- What you will do: The answer must be an exact copy of the lines from the one containing "family: Columbidae" through the last line of the records, with the pictures left out.

- Data supplied:
=== Section Start ===

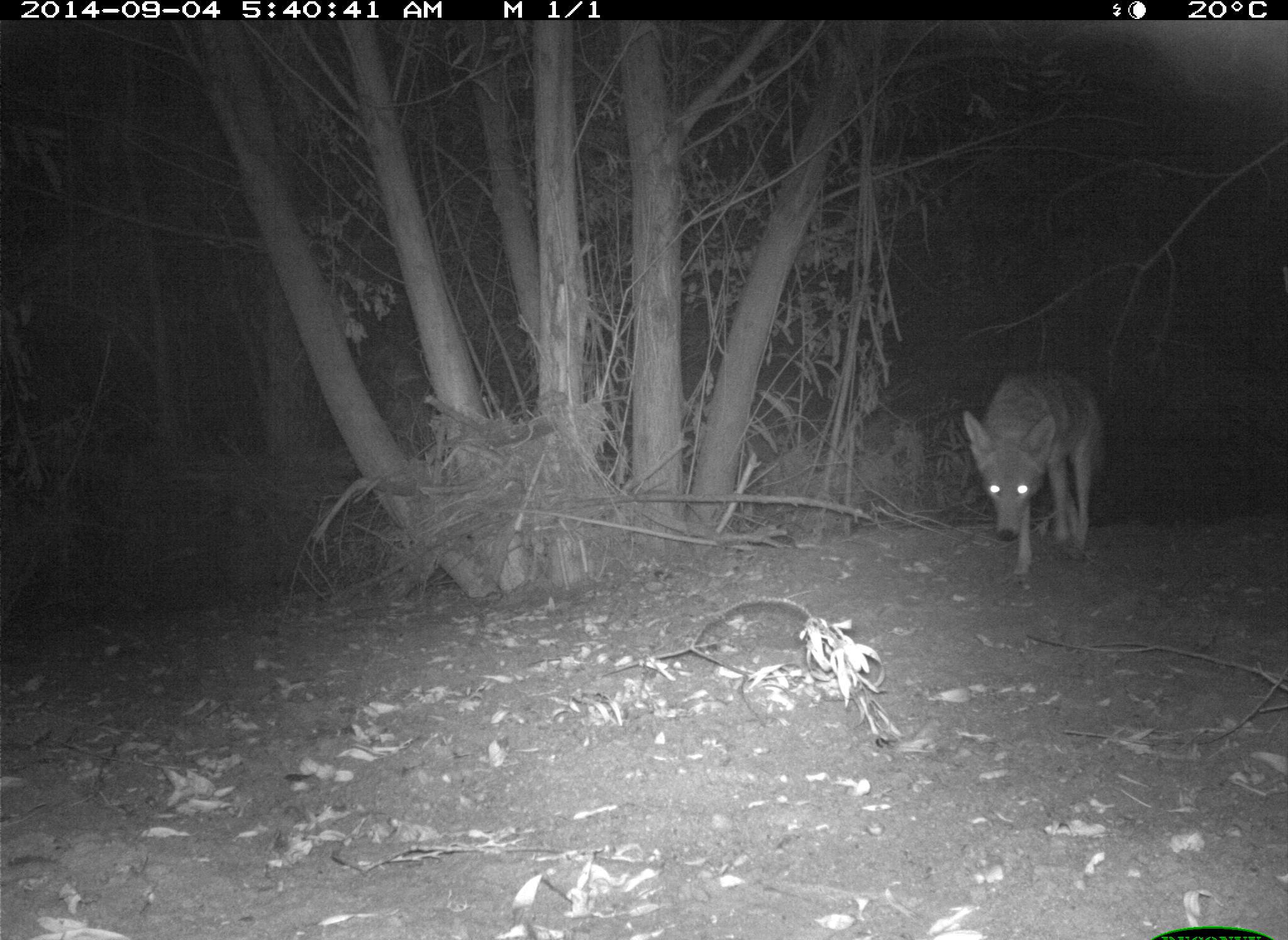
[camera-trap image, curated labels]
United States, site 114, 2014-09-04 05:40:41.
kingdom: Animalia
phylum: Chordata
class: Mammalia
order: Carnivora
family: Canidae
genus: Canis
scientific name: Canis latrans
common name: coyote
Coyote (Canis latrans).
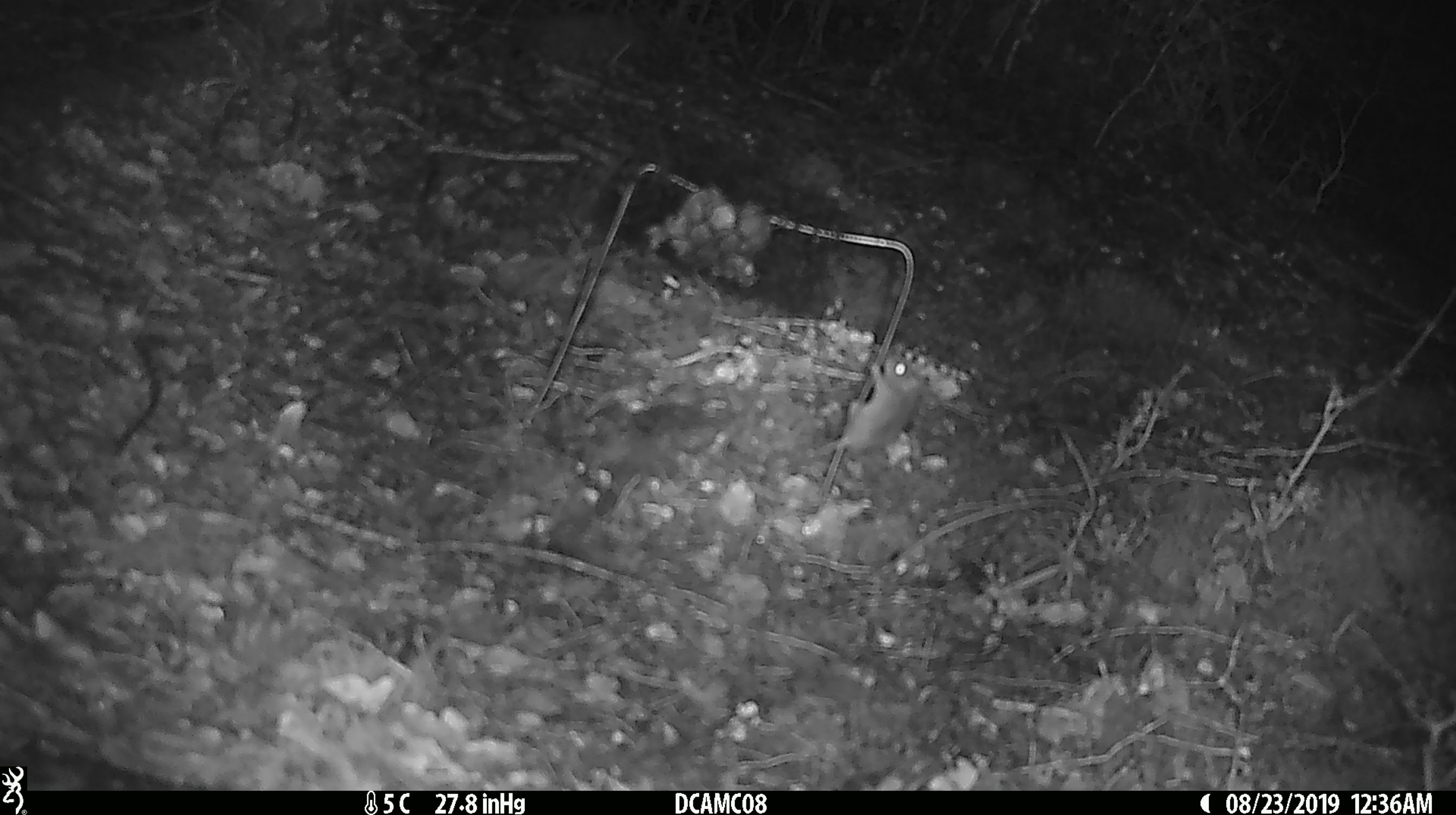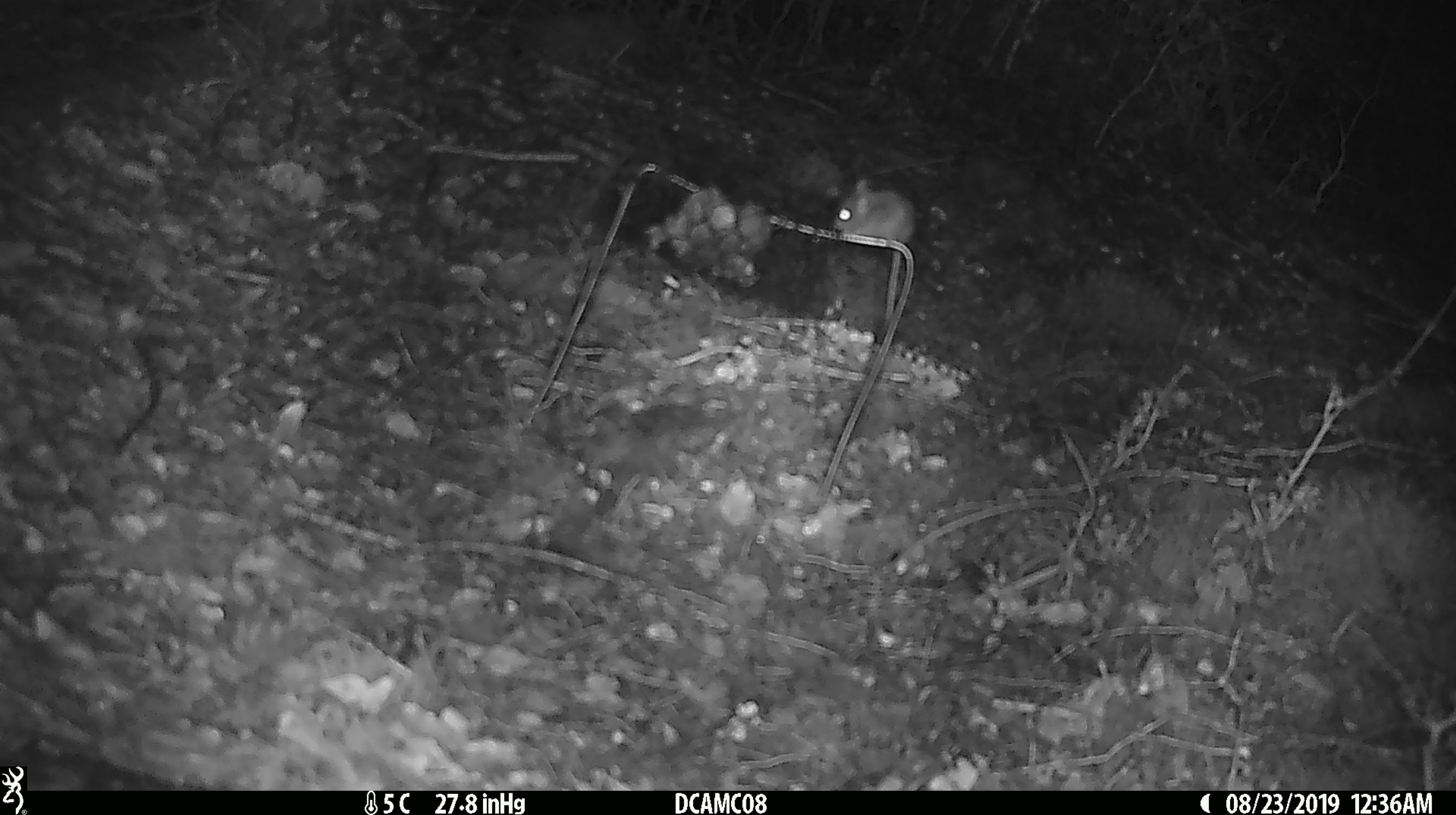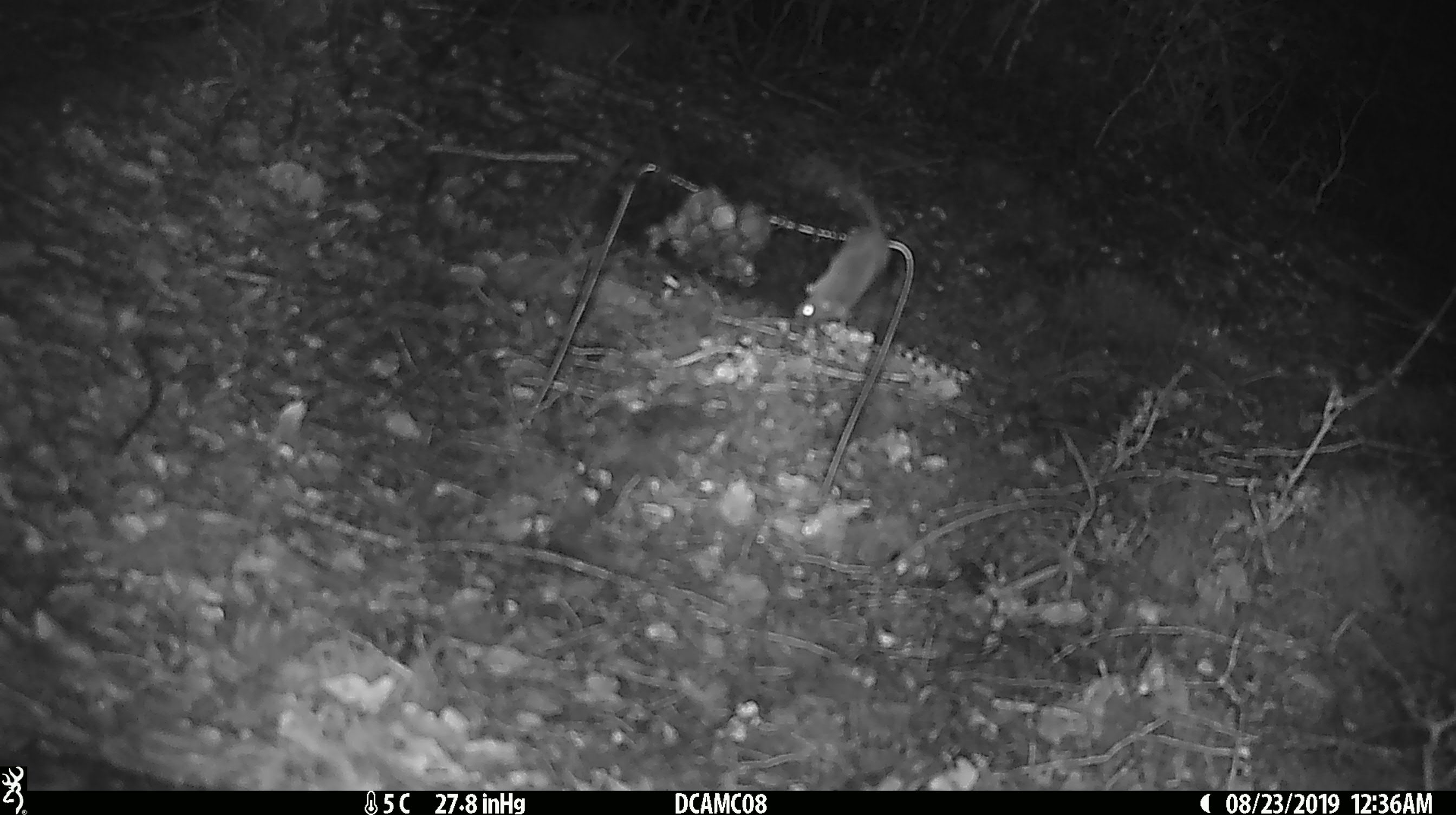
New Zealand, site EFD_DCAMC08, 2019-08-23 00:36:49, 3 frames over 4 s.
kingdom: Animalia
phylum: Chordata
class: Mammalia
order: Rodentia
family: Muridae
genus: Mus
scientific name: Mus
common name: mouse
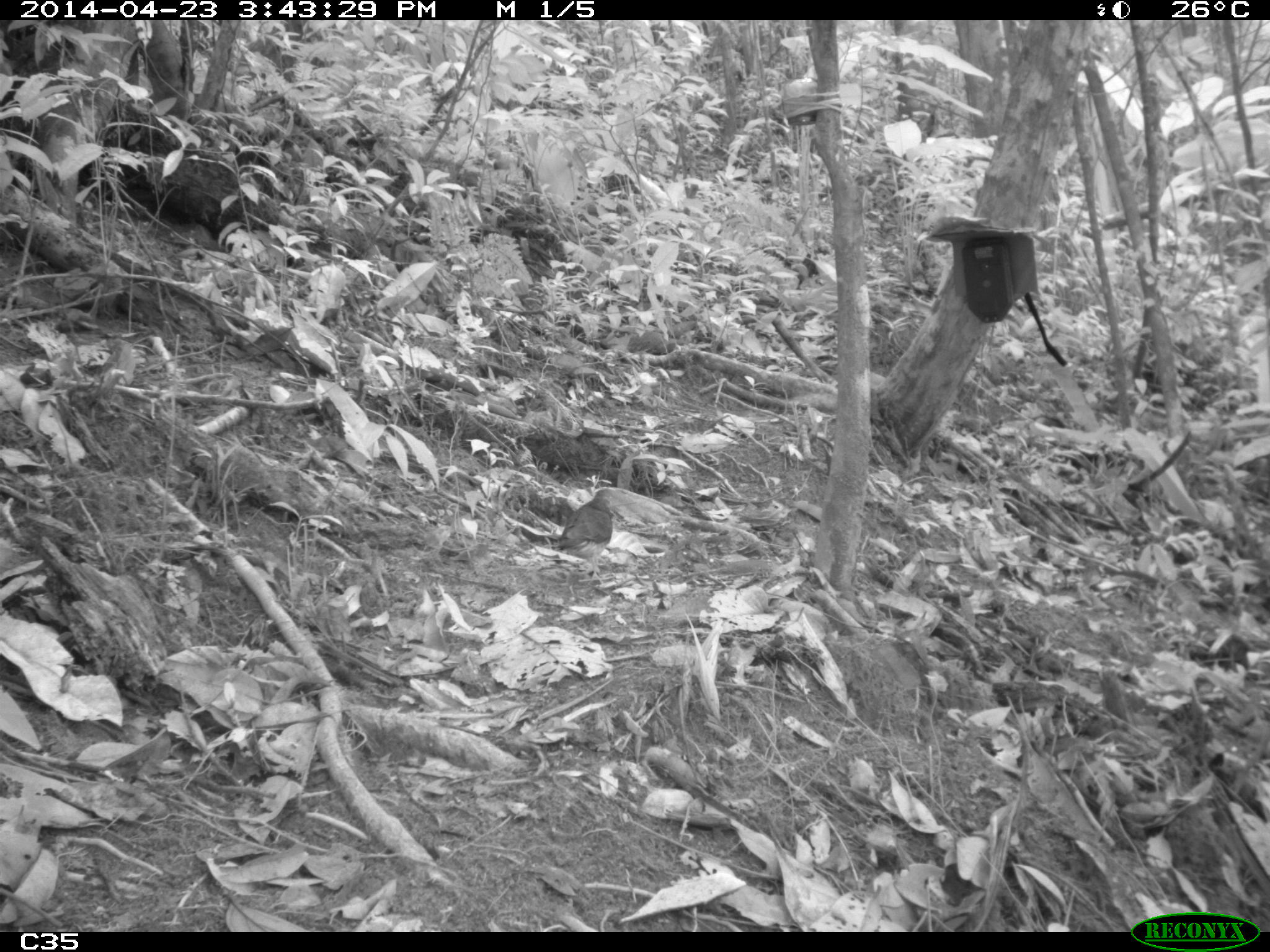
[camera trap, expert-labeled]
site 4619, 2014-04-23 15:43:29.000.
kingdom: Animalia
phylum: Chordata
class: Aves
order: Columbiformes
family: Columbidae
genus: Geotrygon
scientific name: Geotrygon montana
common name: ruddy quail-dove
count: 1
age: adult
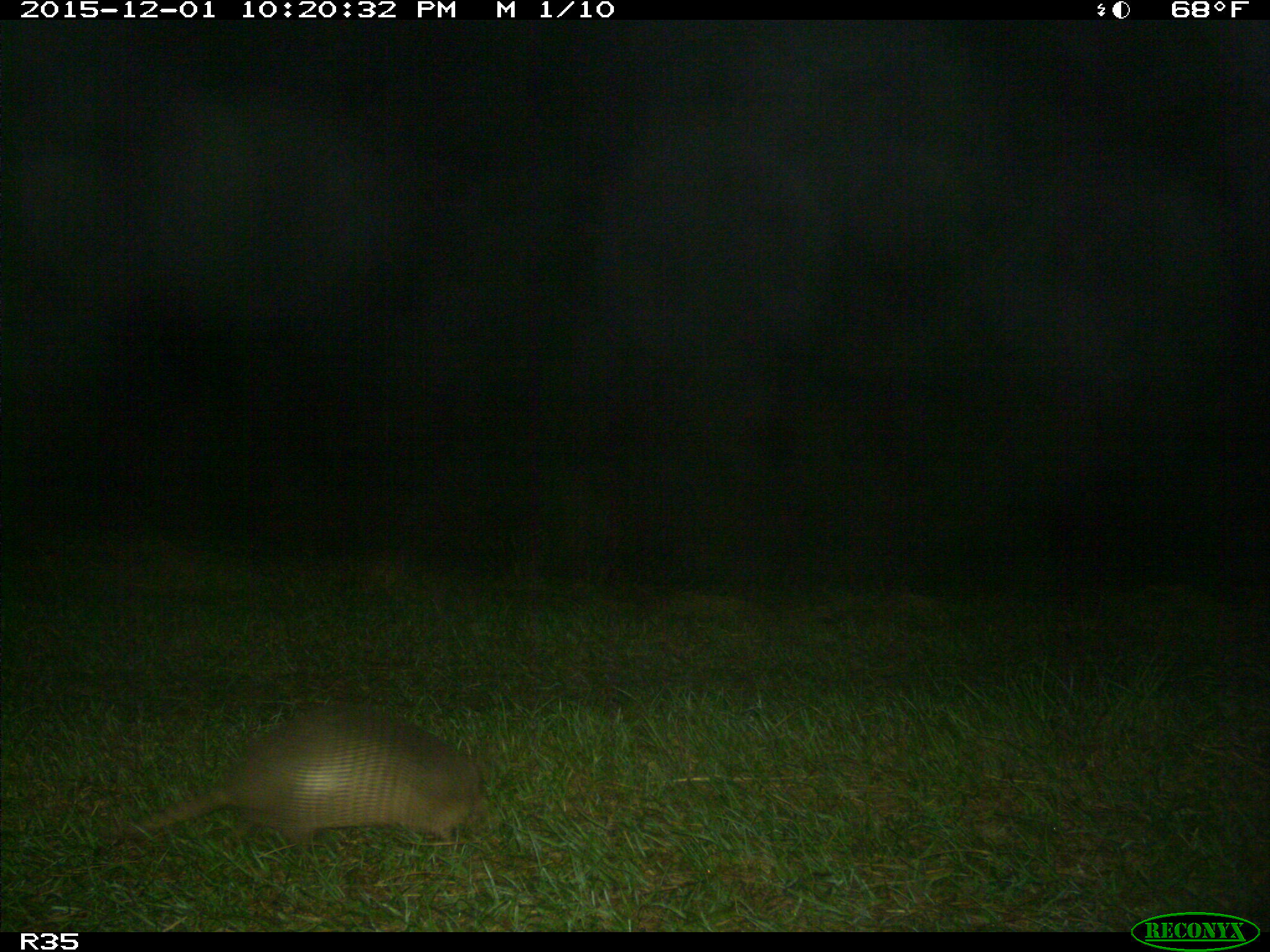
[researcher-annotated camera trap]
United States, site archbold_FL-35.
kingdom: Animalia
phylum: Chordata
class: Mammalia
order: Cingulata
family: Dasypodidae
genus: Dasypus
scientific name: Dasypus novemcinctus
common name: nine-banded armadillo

=== Section End ===

- Written answer:
family: Columbidae
genus: Geotrygon
scientific name: Geotrygon montana
common name: ruddy quail-dove
count: 1
age: adult
[researcher-annotated camera trap]
United States, site archbold_FL-35.
kingdom: Animalia
phylum: Chordata
class: Mammalia
order: Cingulata
family: Dasypodidae
genus: Dasypus
scientific name: Dasypus novemcinctus
common name: nine-banded armadillo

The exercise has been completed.